Main effect on multiple comparisons in limma
1
0
Entering edit mode
@035265c1
Last seen 10 months ago
Denmark

Dear limma experts,

I am running a limma analysis where I am testing for differential expression analysis and I have two variables I want to test. One is tissue and can be muscle or adipose_tissue, the other one is timepoint, which can be pre and post. When entering my contrasts, if I define my groupings as a combination of both variables (muscle_pre, muscle_post, AT_pre, AT_post), I understand that the main effect of timepoint should be written as:

(muscle_post + AT_post)/2 - (muscle_pre + AT_pre)/2

Nonetheless, if I only group my samples as pre and post (ingoring tissue) and use this contrast:

post - pre

The results differsubstantially. My first contrast gives many more significantly different genes.

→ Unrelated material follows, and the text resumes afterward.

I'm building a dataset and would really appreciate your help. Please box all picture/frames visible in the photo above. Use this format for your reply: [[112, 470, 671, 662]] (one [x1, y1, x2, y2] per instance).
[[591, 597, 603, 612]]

When using the multiple comparison approach I get 853 significantly different proteins, whereas when using the post - pre contrast I get 280.

Why is that?

Many thanks in advance!

Roger

First contrast:


metadata <- data.frame(
    "sample_id" = colnames(data_matrix),
    "grouping" = rep(c(
        "AT_post",
        "AT_pre",
        "muscle_post",
        "muscle_pre"
    ), 8),
    "subject_id" = c(
        rep("S01", 4),
        rep("S02", 4),
        rep("S03", 4),
        rep("S04", 4),
        rep("S05", 4),
        rep("S06", 4),
        rep("S07", 4),
        rep("S08", 4)
    )
)

design_matrix <- model.matrix(~ 0 + metadata$grouping + metadata$subject_id)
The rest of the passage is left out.